◆ **Spatial reasoning question data**:

* begin *

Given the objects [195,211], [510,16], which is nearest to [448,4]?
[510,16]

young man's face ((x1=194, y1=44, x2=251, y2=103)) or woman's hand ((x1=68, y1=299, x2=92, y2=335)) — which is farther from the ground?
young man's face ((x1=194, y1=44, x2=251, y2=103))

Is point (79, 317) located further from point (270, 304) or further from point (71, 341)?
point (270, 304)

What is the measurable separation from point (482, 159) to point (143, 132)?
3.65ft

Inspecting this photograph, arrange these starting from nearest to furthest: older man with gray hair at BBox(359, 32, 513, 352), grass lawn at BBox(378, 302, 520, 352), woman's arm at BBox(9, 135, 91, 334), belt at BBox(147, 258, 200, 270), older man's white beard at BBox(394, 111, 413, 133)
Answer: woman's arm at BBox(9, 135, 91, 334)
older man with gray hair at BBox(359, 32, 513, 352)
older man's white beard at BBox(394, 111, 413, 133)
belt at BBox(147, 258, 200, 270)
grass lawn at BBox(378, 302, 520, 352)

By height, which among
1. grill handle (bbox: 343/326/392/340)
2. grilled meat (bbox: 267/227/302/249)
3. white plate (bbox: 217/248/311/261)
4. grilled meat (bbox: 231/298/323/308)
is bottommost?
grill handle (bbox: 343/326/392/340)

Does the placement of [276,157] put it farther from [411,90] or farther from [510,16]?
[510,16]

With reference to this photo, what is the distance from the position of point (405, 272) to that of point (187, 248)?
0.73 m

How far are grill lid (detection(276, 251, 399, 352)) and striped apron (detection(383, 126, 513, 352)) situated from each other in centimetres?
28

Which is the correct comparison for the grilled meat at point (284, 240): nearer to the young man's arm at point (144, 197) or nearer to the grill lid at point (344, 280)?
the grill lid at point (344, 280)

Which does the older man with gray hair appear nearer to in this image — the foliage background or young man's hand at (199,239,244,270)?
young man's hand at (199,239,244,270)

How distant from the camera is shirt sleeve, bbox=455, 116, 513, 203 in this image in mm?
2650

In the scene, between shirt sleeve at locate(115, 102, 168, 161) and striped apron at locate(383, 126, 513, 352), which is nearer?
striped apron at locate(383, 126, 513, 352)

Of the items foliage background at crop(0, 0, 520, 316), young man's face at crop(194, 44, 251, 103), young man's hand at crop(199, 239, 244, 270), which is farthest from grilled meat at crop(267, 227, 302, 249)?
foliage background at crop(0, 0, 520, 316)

* end *

◆ **TASK**: Present every line of the listing above as a numbered list, omitting the blank lines.

◆ **RESULT BELOW**:
1. Given the objects [195,211], [510,16], which is nearest to [448,4]?
2. [510,16]
3. young man's face ((x1=194, y1=44, x2=251, y2=103)) or woman's hand ((x1=68, y1=299, x2=92, y2=335)) — which is farther from the ground?
4. young man's face ((x1=194, y1=44, x2=251, y2=103))
5. Is point (79, 317) located further from point (270, 304) or further from point (71, 341)?
6. point (270, 304)
7. What is the measurable separation from point (482, 159) to point (143, 132)?
8. 3.65ft
9. Inspecting this photograph, arrange these starting from nearest to furthest: older man with gray hair at BBox(359, 32, 513, 352), grass lawn at BBox(378, 302, 520, 352), woman's arm at BBox(9, 135, 91, 334), belt at BBox(147, 258, 200, 270), older man's white beard at BBox(394, 111, 413, 133)
10. Answer: woman's arm at BBox(9, 135, 91, 334)
11. older man with gray hair at BBox(359, 32, 513, 352)
12. older man's white beard at BBox(394, 111, 413, 133)
13. belt at BBox(147, 258, 200, 270)
14. grass lawn at BBox(378, 302, 520, 352)
15. By height, which among
16. 1. grill handle (bbox: 343/326/392/340)
17. 2. grilled meat (bbox: 267/227/302/249)
18. 3. white plate (bbox: 217/248/311/261)
19. 4. grilled meat (bbox: 231/298/323/308)
20. is bottommost?
21. grill handle (bbox: 343/326/392/340)
22. Does the placement of [276,157] put it farther from [411,90] or farther from [510,16]?
23. [510,16]
24. With reference to this photo, what is the distance from the position of point (405, 272) to that of point (187, 248)?
25. 0.73 m
26. How far are grill lid (detection(276, 251, 399, 352)) and striped apron (detection(383, 126, 513, 352)) situated from each other in centimetres?
27. 28
28. Which is the correct comparison for the grilled meat at point (284, 240): nearer to the young man's arm at point (144, 197) or nearer to the grill lid at point (344, 280)?
29. the grill lid at point (344, 280)
30. Which does the older man with gray hair appear nearer to in this image — the foliage background or young man's hand at (199,239,244,270)?
31. young man's hand at (199,239,244,270)
32. How distant from the camera is shirt sleeve, bbox=455, 116, 513, 203 in this image in mm?
33. 2650
34. In the scene, between shirt sleeve at locate(115, 102, 168, 161) and striped apron at locate(383, 126, 513, 352), which is nearer?
35. striped apron at locate(383, 126, 513, 352)
36. Of the items foliage background at crop(0, 0, 520, 316), young man's face at crop(194, 44, 251, 103), young man's hand at crop(199, 239, 244, 270), which is farthest from grilled meat at crop(267, 227, 302, 249)?
37. foliage background at crop(0, 0, 520, 316)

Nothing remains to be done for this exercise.